The "Sticky Session" Workaround — and Why It Fails
Teams running stateful services often reach for sticky sessions (also called session affinity): the load balancer tags each client with a cookie and always routes that client to the same server. This makes the service appear to scale, but introduces serious problems:
- Uneven load. High-traffic users are pinned to one server. That server heats up while others idle. The load balancer is no longer balancing.
- No graceful failover. If Server A dies, all of its pinned users lose their sessions instantly. There is nothing to fall back to.
- Deployment friction. Rolling deploys become dangerous: draining a server's sticky users before taking it offline requires careful orchestration.
- Hard cap on scale. At extreme scale (millions of sessions), RAM fills up. You cannot add RAM faster than sessions grow.
How to Externalise State
The correct fix is to move state out of the server process entirely, into a shared store that every server instance can reach. The three main patterns:
1. Shared Session Store (e.g., Redis)
Instead of writing session data to local RAM, write it to a Redis cluster. Every server reads and writes to the same Redis. The session ID travels in a cookie; the actual session data lives in Redis. Adding a new server costs zero migration — it just starts reading Redis too.
2. Token-Based Authentication (e.g., JWT)
Store no session on the server at all. Issue the client a cryptographically signed token (JWT) that contains the identity and permissions inline. The server validates the signature on every request — no database lookup, no shared store needed for auth. Stateless by construction.
3. Delegating to the Client
Some state — UI preferences, shopping cart items — can live in the browser (localStorage, cookies, client-side state). The server becomes a pure function: input in, output out, no memory between calls. This works well for non-sensitive, user-specific presentation state.
Diagram: Externalising Session State with Redis
When Stateful Is Intentional
Not all stateful services are design mistakes. Some components are inherently stateful and are designed with that in mind:
- Databases and caches — the entire job is storing state. They scale through replication, sharding, and leader-follower patterns (covered in later lessons).

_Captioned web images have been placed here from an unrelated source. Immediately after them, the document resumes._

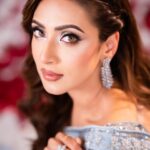 Bidya Sinha Saha Mim Instagram - Happy Valentine’s Day everyone ❤️

Makeup - @signature.look.by.samia 
📸- @syedshahewar.hussain.7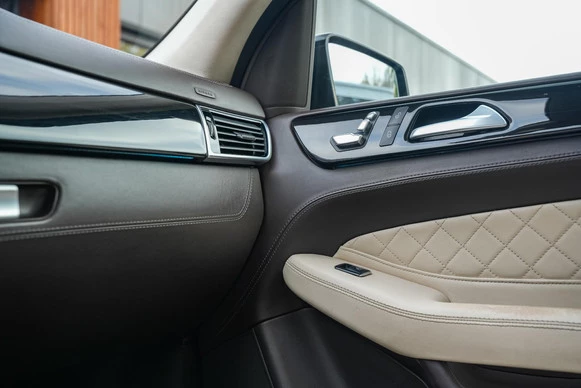 Mercedes-Benz GLS - Afbeelding 27 van 30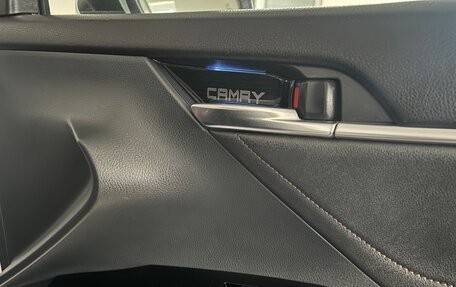 Toyota Camry, 2018 год, 3 250 000 рублей, 12 фотография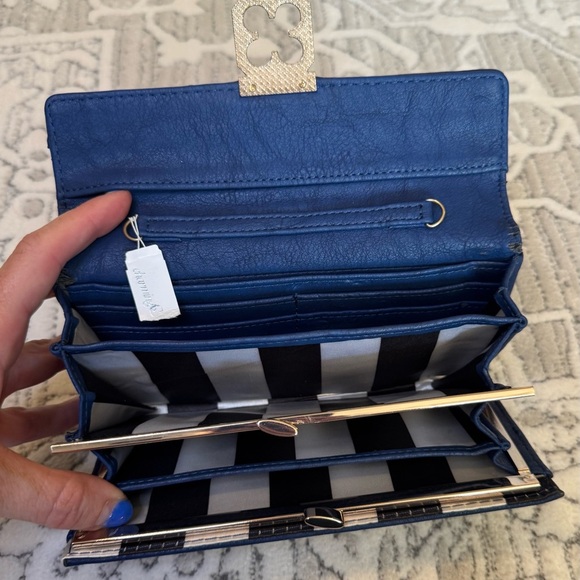 Beautiful blue faux leather wallet new with tags - Picture 3 of 8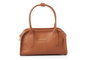 Lucky Bees Bolsa de Hombro Amelia Color Tan Cuero de Polivinilo 28x11x16 cm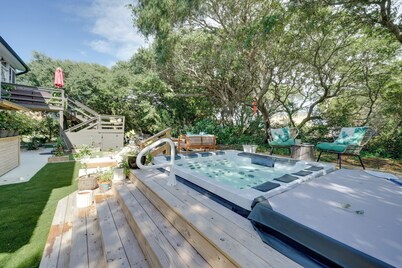 Topsail Beach Villa: Outdoor Oasis w/ Hot Tub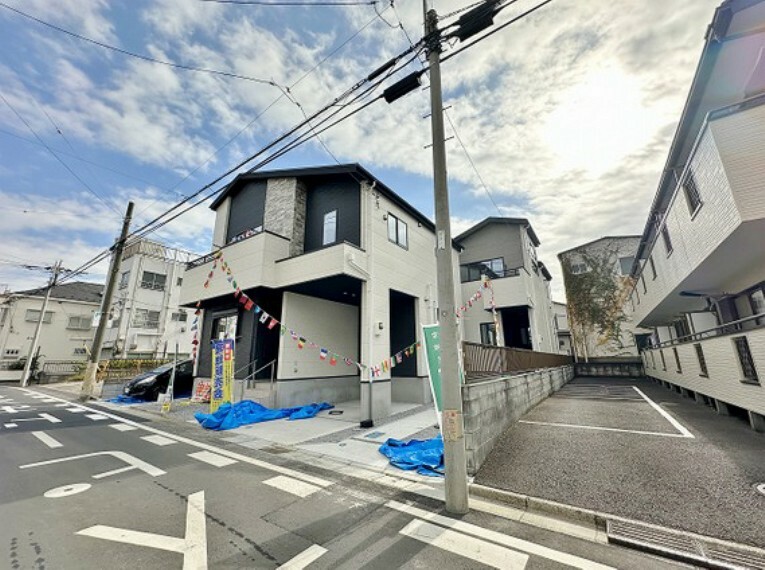 現況外観写真 大空を感じる清風が渡る開放感に浸る【kawaguchi の街並み】全3邸のデザイン邸様々なプランをご用意しています。全棟床暖房設置！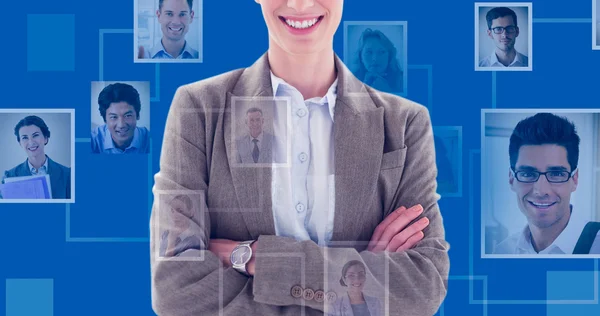 Zakenvrouw staande gekruiste armen — Stockfoto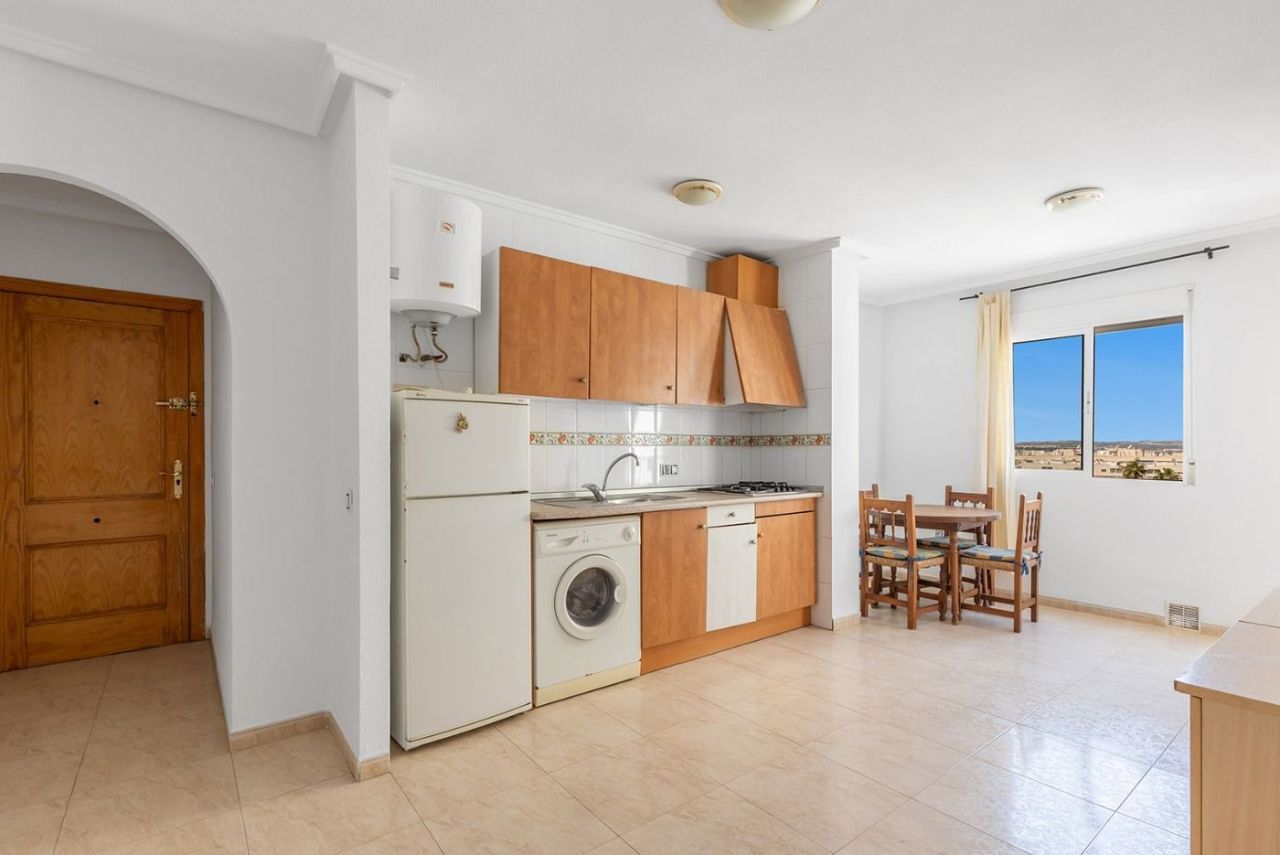 Appartement à Torrevieja, Espagne, 58 m² - image 1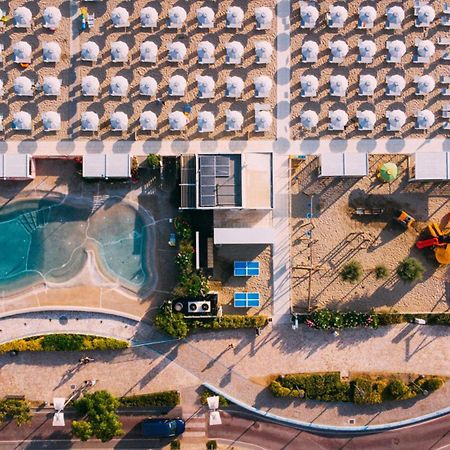 Hotel International Direttamente Sulla Sabbia Misano Adriatico Εξωτερικό φωτογραφία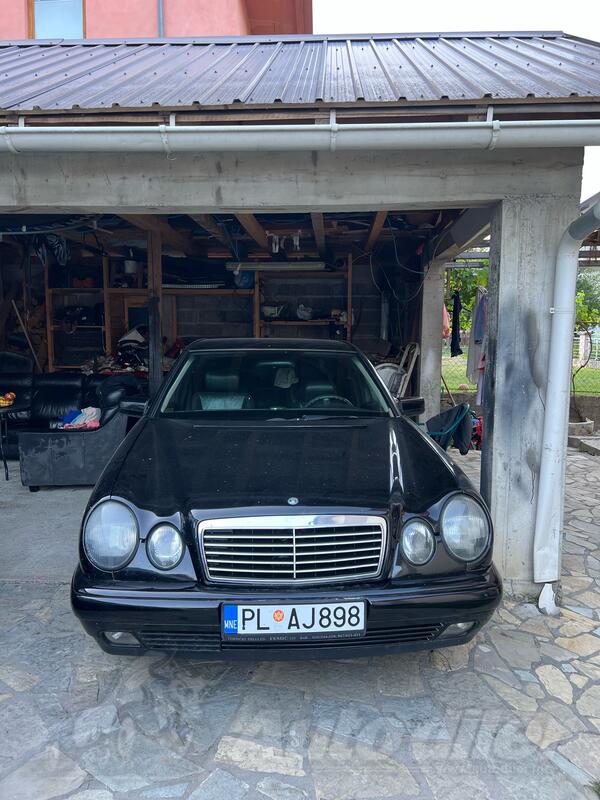 Mercedes Benz - E 200 - cdi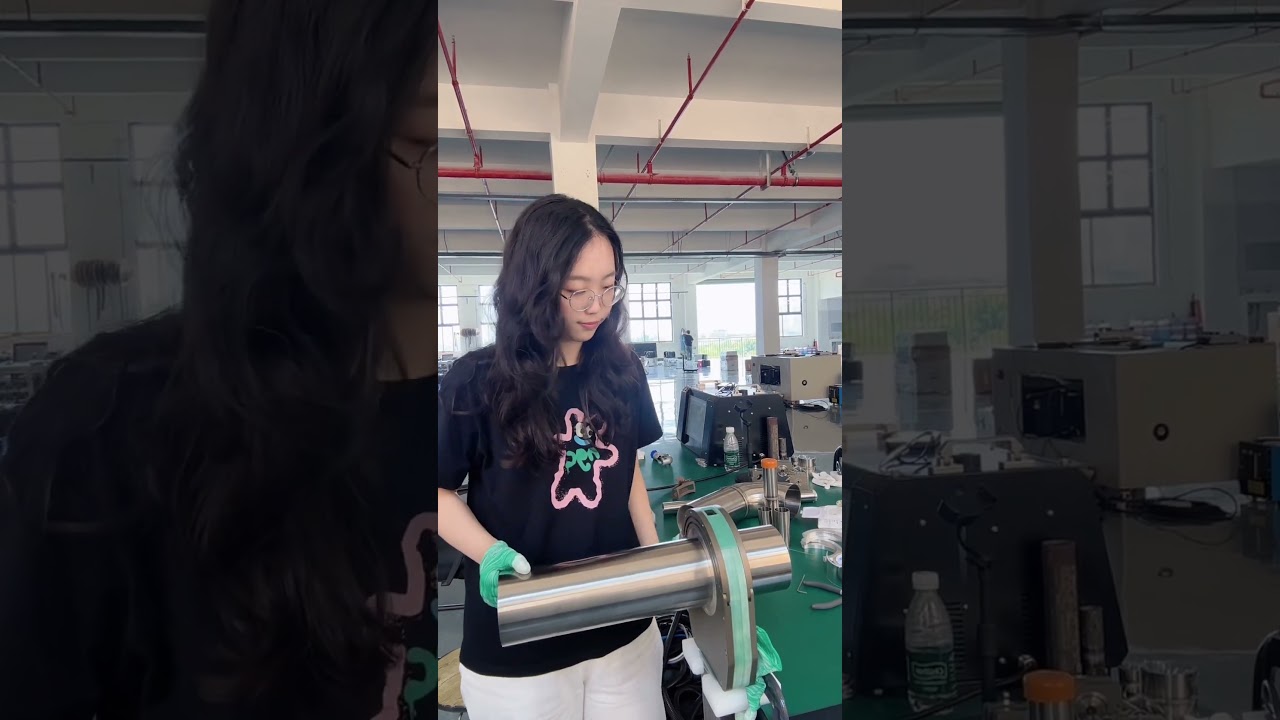 Intelligent orbital welding machine for tube and pipeline construction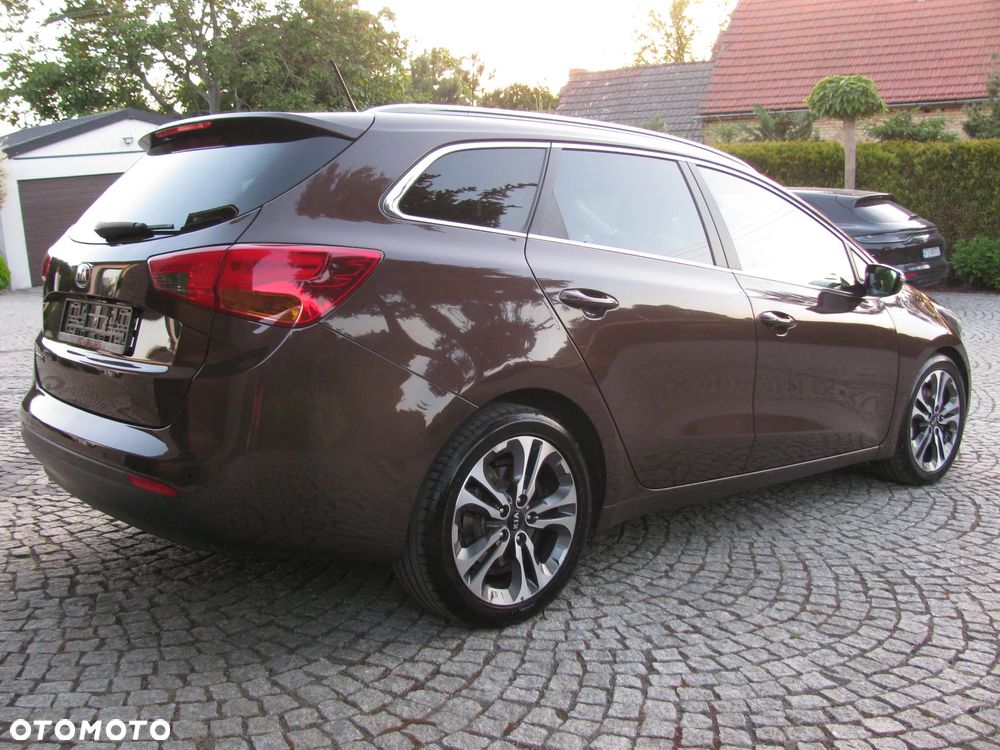 Kia Ceed 1.6 GDI DCT Platinum Edition - 7
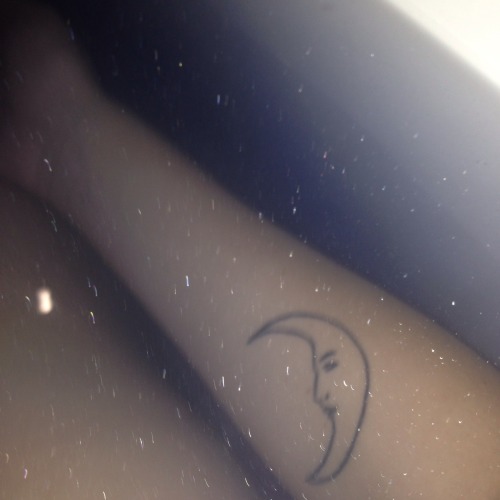 4chansey:I feel like I just took a bath in the night sky, and now I’m covered in glitter ☾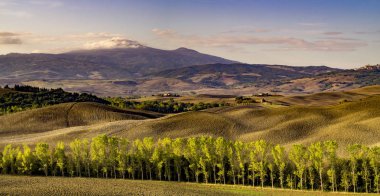 Tuscan doğal görünümünü manzara güneş doğarken, Pienza, İtalya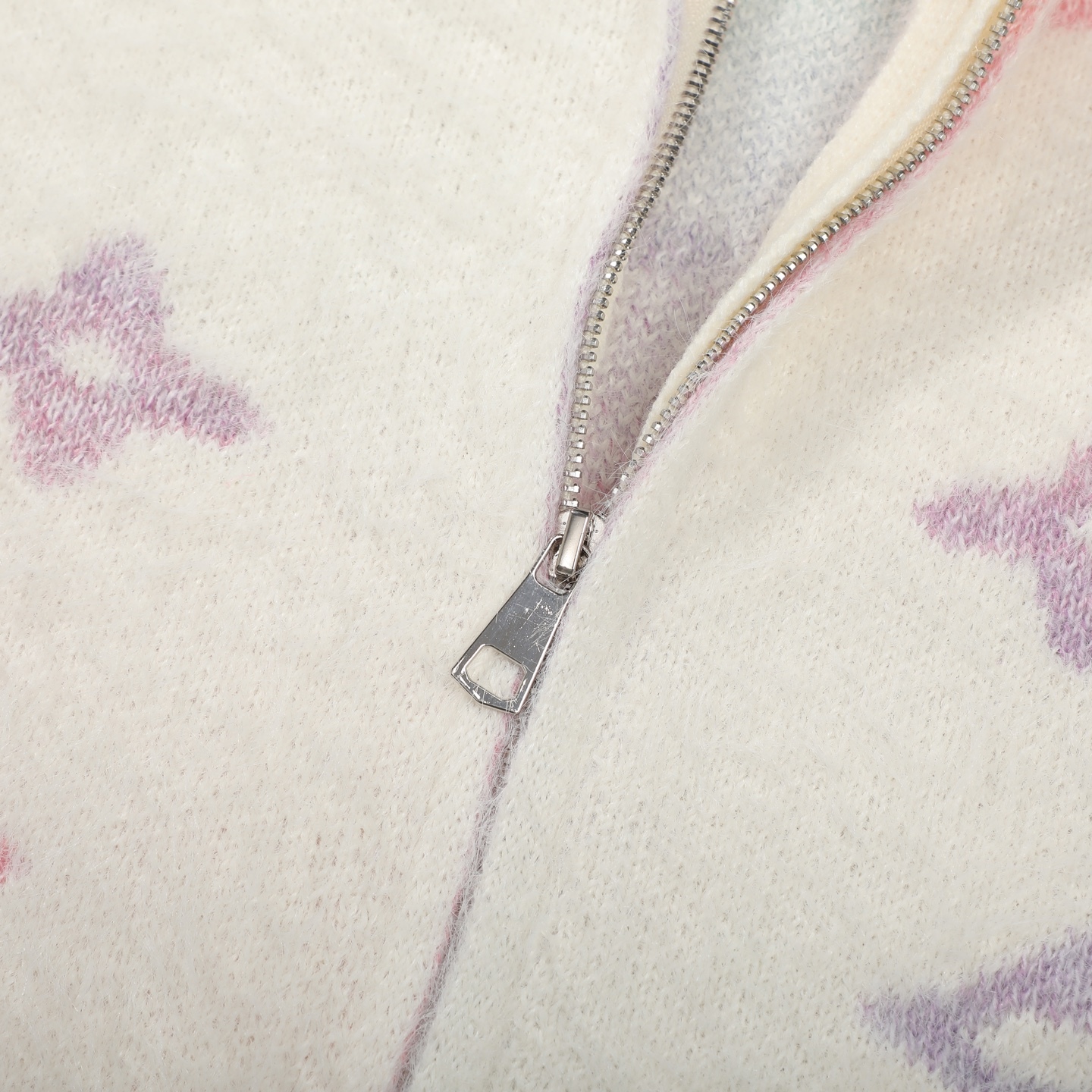 【LOUIS VUITTON旗艦店】ルイヴィトン フード付きジャケット ご好評に付き再入荷！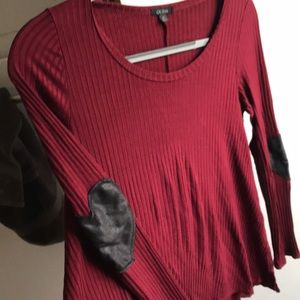 Heart sleeve burgundy top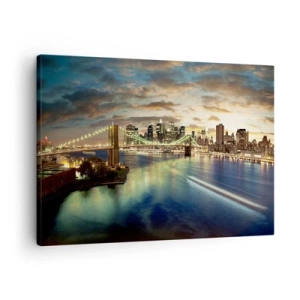Cuadro sobre lienzo - Impresión de Imagen - Un puente iluminado con la ciudad al fondo, con luces reflejadas en el agua. - 70x50cm - Un atardecer iluminado sobre Manhattan - Decoración de pared moderna para salón y dormitorio ARTTOR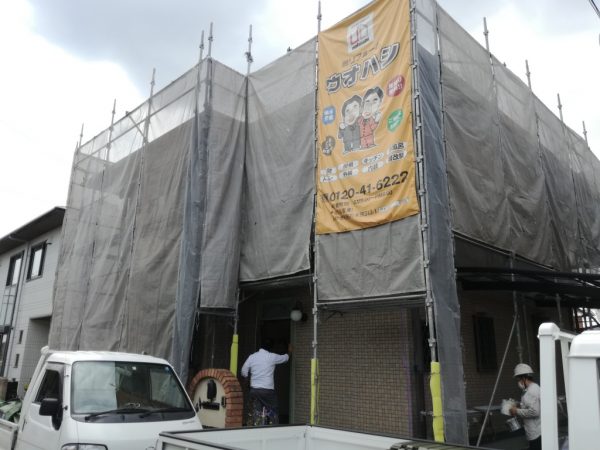 サイディング外壁の目地コーキング打ち替え・色打合せ　加古川市Ｎ様邸（屋根・外壁塗装）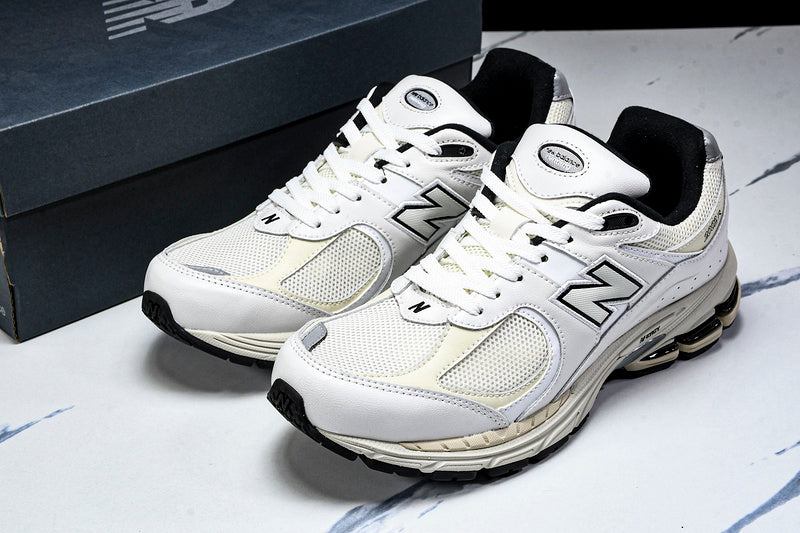 New Balance 2002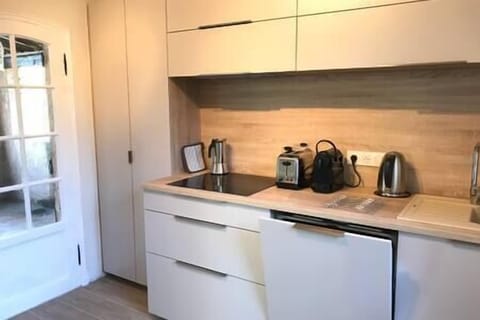 E0b17606 75d0 4e3c b372 2033498c85d8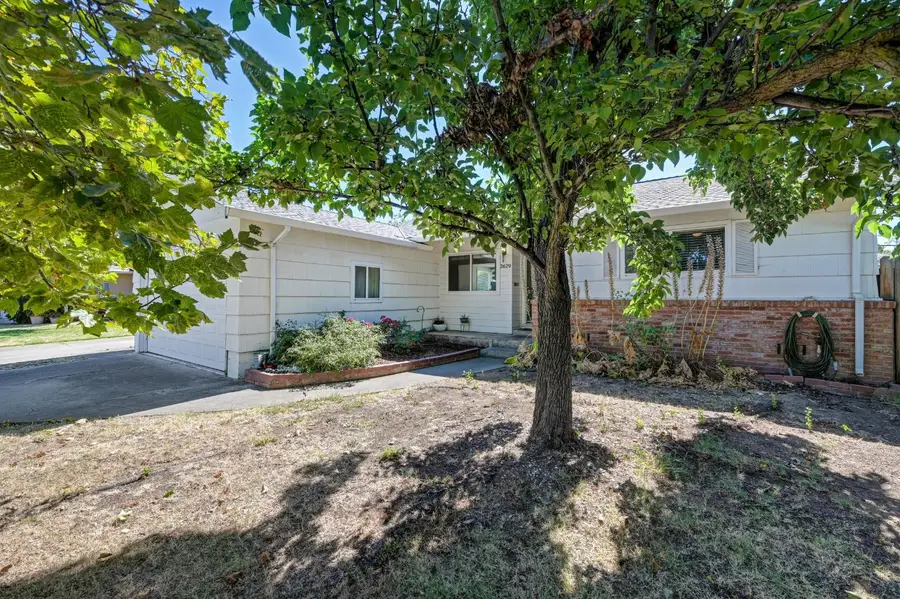 2629 Aramon Drive, Rancho Cordova, CA 95670 - #2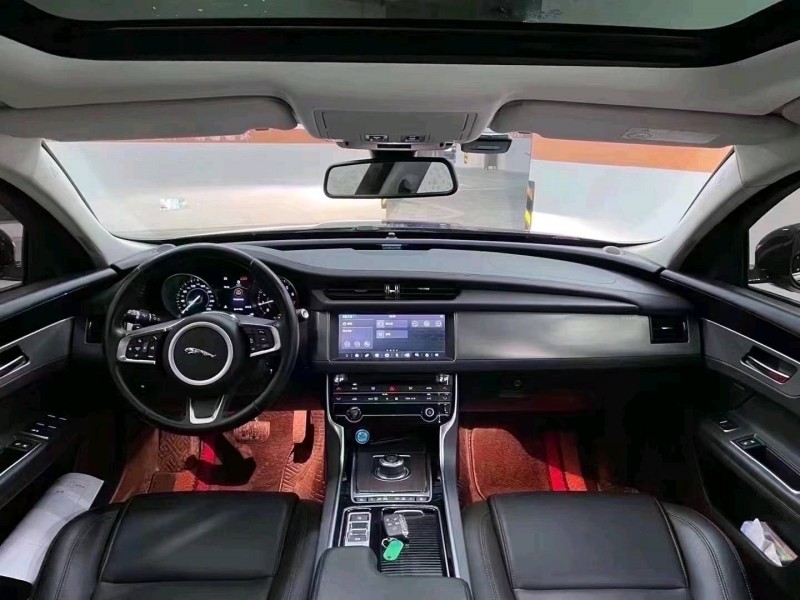 成都19年捷豹XFL9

- Message queues — Kafka, RabbitMQ. They persist messages across brokers with replication and partitioning.
- WebSocket / streaming servers — a live connection is inherently stateful. Handled by routing connection IDs through a pub/sub bus (Redis Pub/Sub, Kafka) so multiple servers can broadcast to the same client.
The distinction is that these services are purpose-built for state management and expose explicit mechanisms for replication and failover. Your application tier should not be doing that job implicitly in RAM.
Practical Checklist: Making a Service Stateless
- Audit every variable your process holds between requests. Sessions, in-memory caches, file locks, connection counters — all of these are state.
- Move session data to Redis (or a database-backed session store).
- Replace user identity from session lookups with JWT validation, or keep thin session tokens pointing to Redis entries.
- Move any per-server in-memory cache to a shared cache (Redis, Memcached).
- Ensure uploaded files go to object storage (S3, GCS) — not to the server's local filesystem.
- Remove any background jobs or timers that run inside the web process — move them to a dedicated queue worker.
Key Takeaways
- A stateless service can be horizontally scaled by adding identical replicas — no coordination required.
- A stateful service is pinned: requests must reach the server holding their state, creating bottlenecks and fragility.
- The solution is to externalise state: Redis for sessions, JWTs for identity, object storage for files, queues for async work.
- Stateful infrastructure (databases, queues) is fine — they have built-in scale mechanisms. Stateful application logic is the problem to eliminate.